**Given text**

+++

The Seasteading Institute as a Forum for Discussion

The Institute is pleased to provide a forum for enthusiasts to discuss all aspects of seasteading and to explore all avenues for advancing the goals of the organization, and we encourage the open exchange of ideas on a wide range of topics. Moreover, we do not cast ourselves as sole arbiters of the merits of various ideas that are put forth.

Notwithstanding our commitment to this freedom of expression, we do feel it is appropriate to express our views on the establishment of underwater, or submersible seasteads.

In brief, the Institute neither encourages nor endorses the idea of establishing communities whose primary living accommodations are beneath the surface of the sea. We have adopted this view primarily because of concerns for safety, but also based on considerations of feasibility and compatibility with our vision of community building. Further discussion of these issues is provided below.

Safety Issues

As we have noted many times in our research reports and web postings, the sea is a ‘harsh mistress’ that can develop powerful wind and wave forces capable of inflicting devastating damage to vessels and structures. The hope of escaping these destructive forces seems to be a prime reason for advocating sub-surface seasteads. However, we feel it is important to underscore some of the more worrisome issues with the idea.

While it is possible to escape the full force of an ocean storm by submerging beneath the waves, doing so is not nearly as simple as some in the forum suggest. In deep water, waves produce an orbital motion of water particles that diminishes exponentially with depth, roughly in proportion to wave length (1). This orbital motion of water particles beneath the sea surface causes a corresponding variation in pressure that can cause objects on (or under) the surface to move up and down or side to side as each wave passes.

Because they diminish with depth, the pressure variations associated with a surface wave are no longer perceptible at depths exceeding about a half-wavelength below the surface. As an example, consider an ocean wave with a period (time between successive crests) of about 14 seconds and a wavelength of 300m, or about 1,000 feet; waves of this length are expected about 10 percent of the time in a typical open ocean location. To completely escape the sub-surface pressure variations from such a wave, one would have to be more than 500 feet below the surface. At a depth of 100 feet, the pressure variation with each passing wave would be about 50% of that occurring at the surface; at a depth of 50 feet, the pressure variation would be nearly 75% of that occurring at the surface. For shorter wavelengths, the attenuation occurs at shallower depths; for a 500-foot (150m) wavelength, 50% attenuation occurs at a depth of about 50 feet below the surface.

+++

Stored dataset items
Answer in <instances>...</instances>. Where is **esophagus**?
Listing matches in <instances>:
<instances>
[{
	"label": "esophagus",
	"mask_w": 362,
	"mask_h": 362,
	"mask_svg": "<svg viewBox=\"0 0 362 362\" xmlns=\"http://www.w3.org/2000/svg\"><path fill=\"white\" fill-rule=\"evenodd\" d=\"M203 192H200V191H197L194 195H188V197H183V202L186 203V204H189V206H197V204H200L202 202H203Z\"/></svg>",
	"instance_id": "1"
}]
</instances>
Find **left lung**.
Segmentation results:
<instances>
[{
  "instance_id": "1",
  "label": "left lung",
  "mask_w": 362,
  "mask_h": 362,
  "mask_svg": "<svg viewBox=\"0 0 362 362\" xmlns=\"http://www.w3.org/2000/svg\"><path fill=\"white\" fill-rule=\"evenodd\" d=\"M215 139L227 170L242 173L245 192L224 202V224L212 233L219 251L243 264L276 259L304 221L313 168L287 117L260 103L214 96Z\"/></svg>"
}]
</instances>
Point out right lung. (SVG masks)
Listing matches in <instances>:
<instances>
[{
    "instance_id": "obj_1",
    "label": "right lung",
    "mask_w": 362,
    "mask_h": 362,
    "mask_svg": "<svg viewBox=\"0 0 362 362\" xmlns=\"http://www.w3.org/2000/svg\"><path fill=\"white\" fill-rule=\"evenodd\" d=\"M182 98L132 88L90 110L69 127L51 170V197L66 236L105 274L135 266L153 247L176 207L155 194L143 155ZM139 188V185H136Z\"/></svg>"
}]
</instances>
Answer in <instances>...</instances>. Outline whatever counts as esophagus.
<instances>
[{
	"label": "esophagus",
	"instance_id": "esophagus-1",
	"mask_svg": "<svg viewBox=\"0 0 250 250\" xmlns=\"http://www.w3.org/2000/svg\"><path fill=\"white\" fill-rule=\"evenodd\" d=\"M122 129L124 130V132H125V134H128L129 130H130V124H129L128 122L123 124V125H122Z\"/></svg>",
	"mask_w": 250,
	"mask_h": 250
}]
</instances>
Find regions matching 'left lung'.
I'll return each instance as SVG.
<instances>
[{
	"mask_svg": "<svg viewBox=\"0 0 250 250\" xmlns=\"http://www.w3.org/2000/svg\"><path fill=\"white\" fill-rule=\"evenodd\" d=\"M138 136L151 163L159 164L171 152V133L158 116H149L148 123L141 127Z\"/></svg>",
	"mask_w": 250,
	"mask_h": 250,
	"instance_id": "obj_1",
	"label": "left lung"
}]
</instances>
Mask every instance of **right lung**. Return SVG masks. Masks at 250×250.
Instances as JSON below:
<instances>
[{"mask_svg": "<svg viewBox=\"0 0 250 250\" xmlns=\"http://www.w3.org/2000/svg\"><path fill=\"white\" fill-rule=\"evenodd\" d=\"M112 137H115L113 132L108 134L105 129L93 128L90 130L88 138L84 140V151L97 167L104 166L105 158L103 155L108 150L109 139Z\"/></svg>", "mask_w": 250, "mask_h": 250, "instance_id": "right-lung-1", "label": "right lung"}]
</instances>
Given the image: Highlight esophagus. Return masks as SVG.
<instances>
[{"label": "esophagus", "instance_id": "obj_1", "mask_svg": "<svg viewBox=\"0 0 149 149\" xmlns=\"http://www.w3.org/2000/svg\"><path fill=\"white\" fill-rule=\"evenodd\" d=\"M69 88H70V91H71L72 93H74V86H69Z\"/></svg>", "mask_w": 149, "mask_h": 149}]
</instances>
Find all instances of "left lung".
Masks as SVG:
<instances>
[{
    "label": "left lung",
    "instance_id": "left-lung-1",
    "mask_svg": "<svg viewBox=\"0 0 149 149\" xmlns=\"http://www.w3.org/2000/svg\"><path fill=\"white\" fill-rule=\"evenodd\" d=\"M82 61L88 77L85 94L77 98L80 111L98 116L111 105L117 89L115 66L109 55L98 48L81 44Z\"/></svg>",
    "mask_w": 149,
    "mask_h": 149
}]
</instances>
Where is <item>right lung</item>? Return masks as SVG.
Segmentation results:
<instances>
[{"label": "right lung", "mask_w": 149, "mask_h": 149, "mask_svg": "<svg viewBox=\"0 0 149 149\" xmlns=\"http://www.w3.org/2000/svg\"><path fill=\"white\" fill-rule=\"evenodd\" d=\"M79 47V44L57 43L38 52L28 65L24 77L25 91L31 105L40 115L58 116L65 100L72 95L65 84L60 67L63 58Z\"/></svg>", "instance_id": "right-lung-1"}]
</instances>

+++

**Work to complete**
1 > In the seasteading text, how far below the surface would one have to be to completely escape the sub-surface pressure variations from a wave with a 300m wavelength?
2 > Write out everything in the seasteading text from "The Seasteading Institute" down to "are put forth.".
None of the data is required for the tasks.

**Outputs for the tasks**
1 > More than 500 feet below the surface.

2 >
The Seasteading Institute as a Forum for Discussion

The Institute is pleased to provide a forum for enthusiasts to discuss all aspects of seasteading and to explore all avenues for advancing the goals of the organization, and we encourage the open exchange of ideas on a wide range of topics. Moreover, we do not cast ourselves as sole arbiters of the merits of various ideas that are put forth.